─── Records for the exercise ───

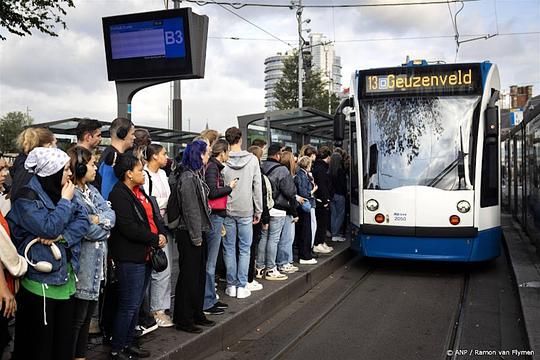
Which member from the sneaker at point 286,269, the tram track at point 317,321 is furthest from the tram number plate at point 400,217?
the sneaker at point 286,269

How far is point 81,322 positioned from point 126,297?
56 cm

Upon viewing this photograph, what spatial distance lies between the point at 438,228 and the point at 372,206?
109 centimetres

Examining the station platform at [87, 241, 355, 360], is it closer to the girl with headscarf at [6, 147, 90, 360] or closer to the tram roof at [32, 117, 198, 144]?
the girl with headscarf at [6, 147, 90, 360]

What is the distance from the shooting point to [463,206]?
885 centimetres

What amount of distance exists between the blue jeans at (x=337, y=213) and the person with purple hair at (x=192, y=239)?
21.9 feet

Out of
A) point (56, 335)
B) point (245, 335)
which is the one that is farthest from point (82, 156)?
point (245, 335)

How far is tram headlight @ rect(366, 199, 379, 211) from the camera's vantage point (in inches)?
366

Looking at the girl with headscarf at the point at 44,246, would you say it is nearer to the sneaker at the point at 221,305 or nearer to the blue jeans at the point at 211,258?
the blue jeans at the point at 211,258

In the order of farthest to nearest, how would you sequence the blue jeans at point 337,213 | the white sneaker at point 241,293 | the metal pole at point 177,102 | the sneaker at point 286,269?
the metal pole at point 177,102 < the blue jeans at point 337,213 < the sneaker at point 286,269 < the white sneaker at point 241,293

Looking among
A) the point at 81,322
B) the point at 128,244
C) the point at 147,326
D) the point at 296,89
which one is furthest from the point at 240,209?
the point at 296,89

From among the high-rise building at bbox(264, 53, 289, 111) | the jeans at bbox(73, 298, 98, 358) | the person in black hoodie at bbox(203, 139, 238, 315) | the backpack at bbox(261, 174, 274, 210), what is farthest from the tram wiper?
the high-rise building at bbox(264, 53, 289, 111)

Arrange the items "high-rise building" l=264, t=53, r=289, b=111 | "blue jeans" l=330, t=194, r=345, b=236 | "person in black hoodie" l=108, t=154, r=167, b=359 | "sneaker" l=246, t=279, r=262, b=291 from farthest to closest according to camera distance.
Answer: "high-rise building" l=264, t=53, r=289, b=111
"blue jeans" l=330, t=194, r=345, b=236
"sneaker" l=246, t=279, r=262, b=291
"person in black hoodie" l=108, t=154, r=167, b=359

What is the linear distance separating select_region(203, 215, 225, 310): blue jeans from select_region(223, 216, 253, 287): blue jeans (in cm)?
55

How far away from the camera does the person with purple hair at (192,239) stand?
5562mm
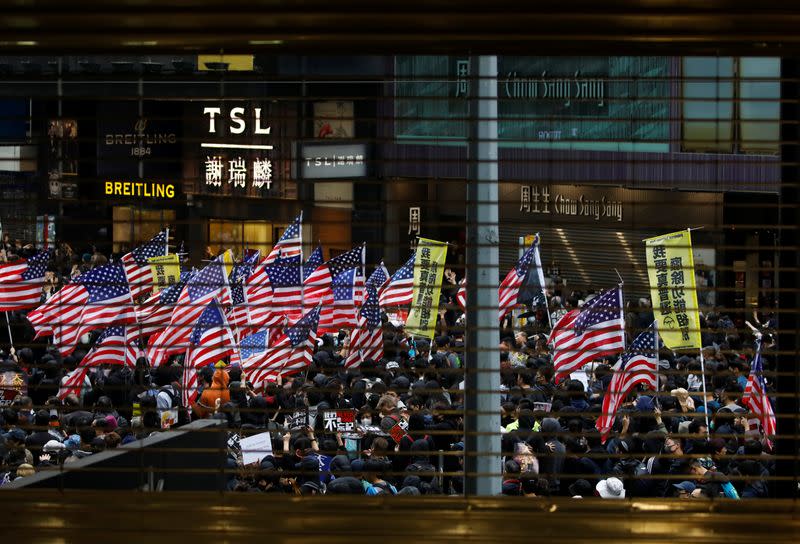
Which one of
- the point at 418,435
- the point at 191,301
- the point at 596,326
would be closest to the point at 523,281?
the point at 596,326

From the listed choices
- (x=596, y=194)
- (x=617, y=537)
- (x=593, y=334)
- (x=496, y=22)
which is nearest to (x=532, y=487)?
(x=593, y=334)

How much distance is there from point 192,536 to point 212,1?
163 centimetres

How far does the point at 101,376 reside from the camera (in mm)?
13852

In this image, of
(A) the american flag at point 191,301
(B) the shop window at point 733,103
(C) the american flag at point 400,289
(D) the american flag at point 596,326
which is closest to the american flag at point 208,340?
(A) the american flag at point 191,301

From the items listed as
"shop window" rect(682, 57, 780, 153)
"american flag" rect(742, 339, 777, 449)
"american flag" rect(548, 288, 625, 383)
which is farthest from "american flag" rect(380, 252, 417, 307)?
"american flag" rect(742, 339, 777, 449)

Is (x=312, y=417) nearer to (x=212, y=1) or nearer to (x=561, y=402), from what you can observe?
(x=561, y=402)

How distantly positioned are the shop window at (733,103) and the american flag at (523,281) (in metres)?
2.20

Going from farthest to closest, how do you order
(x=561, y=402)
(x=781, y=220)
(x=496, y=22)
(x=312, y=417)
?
(x=561, y=402) → (x=312, y=417) → (x=781, y=220) → (x=496, y=22)

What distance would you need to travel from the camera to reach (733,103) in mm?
3785

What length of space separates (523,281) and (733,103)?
9.12 metres

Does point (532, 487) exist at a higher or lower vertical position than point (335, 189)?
lower

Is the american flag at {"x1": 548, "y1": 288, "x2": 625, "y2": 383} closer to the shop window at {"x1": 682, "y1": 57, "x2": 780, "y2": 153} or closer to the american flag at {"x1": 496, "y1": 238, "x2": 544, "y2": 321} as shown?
the american flag at {"x1": 496, "y1": 238, "x2": 544, "y2": 321}

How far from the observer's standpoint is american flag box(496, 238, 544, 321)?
1109 cm

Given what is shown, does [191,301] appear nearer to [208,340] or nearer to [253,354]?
[208,340]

───

→ **To be done**: Rewrite all of the material above, replacing "tram track" with "rail line" and keeping everything else the same. Leave out the pictures.

→ **The response**:
Which member from the sneaker at point 286,269, the rail line at point 317,321 is furthest from the tram number plate at point 400,217?
the sneaker at point 286,269

How far is point 81,322 positioned from point 126,297?
56 cm

Upon viewing this photograph, what spatial distance lies between the point at 438,228 and the point at 372,206?
109 centimetres

Examining the station platform at [87, 241, 355, 360], is it closer to the girl with headscarf at [6, 147, 90, 360] or closer to the tram roof at [32, 117, 198, 144]?
the girl with headscarf at [6, 147, 90, 360]

What is the distance from the shooting point to [463,206]?
885 centimetres

What amount of distance exists between the blue jeans at (x=337, y=213) and the person with purple hair at (x=192, y=239)?
21.9 feet

Out of
A) point (56, 335)
B) point (245, 335)
which is the one that is farthest from point (82, 156)?
point (245, 335)

How far is tram headlight @ rect(366, 199, 379, 211) from the camera's vantage point (in inches)?
366

Looking at the girl with headscarf at the point at 44,246, would you say it is nearer to the sneaker at the point at 221,305 or nearer to the blue jeans at the point at 211,258?
the blue jeans at the point at 211,258

In the order of farthest to nearest, how would you sequence the blue jeans at point 337,213 | the white sneaker at point 241,293 | the metal pole at point 177,102 | the sneaker at point 286,269?
the metal pole at point 177,102 < the blue jeans at point 337,213 < the sneaker at point 286,269 < the white sneaker at point 241,293

Looking among
A) the point at 81,322
B) the point at 128,244
C) the point at 147,326
D) the point at 296,89
which one is furthest from the point at 240,209?
the point at 296,89

From among the high-rise building at bbox(264, 53, 289, 111) | the jeans at bbox(73, 298, 98, 358) | the person in black hoodie at bbox(203, 139, 238, 315) | the backpack at bbox(261, 174, 274, 210), what is farthest from the tram wiper?
the high-rise building at bbox(264, 53, 289, 111)

Arrange the items "high-rise building" l=264, t=53, r=289, b=111 | "blue jeans" l=330, t=194, r=345, b=236 | "person in black hoodie" l=108, t=154, r=167, b=359 | "sneaker" l=246, t=279, r=262, b=291 from farthest to closest according to camera distance.
Answer: "high-rise building" l=264, t=53, r=289, b=111
"blue jeans" l=330, t=194, r=345, b=236
"sneaker" l=246, t=279, r=262, b=291
"person in black hoodie" l=108, t=154, r=167, b=359

What is the linear distance separating select_region(203, 215, 225, 310): blue jeans from select_region(223, 216, 253, 287): blue jeans (in cm)?
55

How far away from the camera does the person with purple hair at (192,239) stand?
5562mm
Which one of
- the point at 418,435
- the point at 191,301
- the point at 596,326
would be closest to the point at 523,281?
the point at 596,326

From the listed choices
- (x=596, y=194)
- (x=617, y=537)
- (x=593, y=334)
- (x=496, y=22)
which is nearest to (x=532, y=487)?
(x=593, y=334)

How much distance is there from point 192,536 to point 212,1?
163 centimetres

How far does the point at 101,376 reside from the camera (in mm)?
13852

In this image, of
(A) the american flag at point 191,301
(B) the shop window at point 733,103
(C) the american flag at point 400,289
(D) the american flag at point 596,326
which is closest to the american flag at point 208,340?
(A) the american flag at point 191,301

From the items listed as
"shop window" rect(682, 57, 780, 153)
"american flag" rect(742, 339, 777, 449)
"american flag" rect(548, 288, 625, 383)
which is farthest from "american flag" rect(380, 252, 417, 307)?
"american flag" rect(742, 339, 777, 449)

Is (x=312, y=417) nearer to (x=212, y=1) or nearer to (x=561, y=402), from what you can observe?
(x=561, y=402)

How distantly positioned are the shop window at (733,103) and the american flag at (523,281) (in metres)?
2.20

Going from farthest to closest, how do you order
(x=561, y=402)
(x=781, y=220)
(x=496, y=22)
(x=312, y=417)
?
(x=561, y=402) → (x=312, y=417) → (x=781, y=220) → (x=496, y=22)

What distance would you need to travel from the camera to reach (733,103) in mm?
3785

What length of space separates (523,281) and (733,103)?
9.12 metres

Does point (532, 487) exist at a higher or lower vertical position than point (335, 189)?
lower

Is the american flag at {"x1": 548, "y1": 288, "x2": 625, "y2": 383} closer to the shop window at {"x1": 682, "y1": 57, "x2": 780, "y2": 153} or closer to the american flag at {"x1": 496, "y1": 238, "x2": 544, "y2": 321} as shown?
the american flag at {"x1": 496, "y1": 238, "x2": 544, "y2": 321}

How far from the observer's standpoint is american flag box(496, 238, 544, 321)?
1109 cm

Given what is shown, does [191,301] appear nearer to [208,340] or nearer to [253,354]?
[208,340]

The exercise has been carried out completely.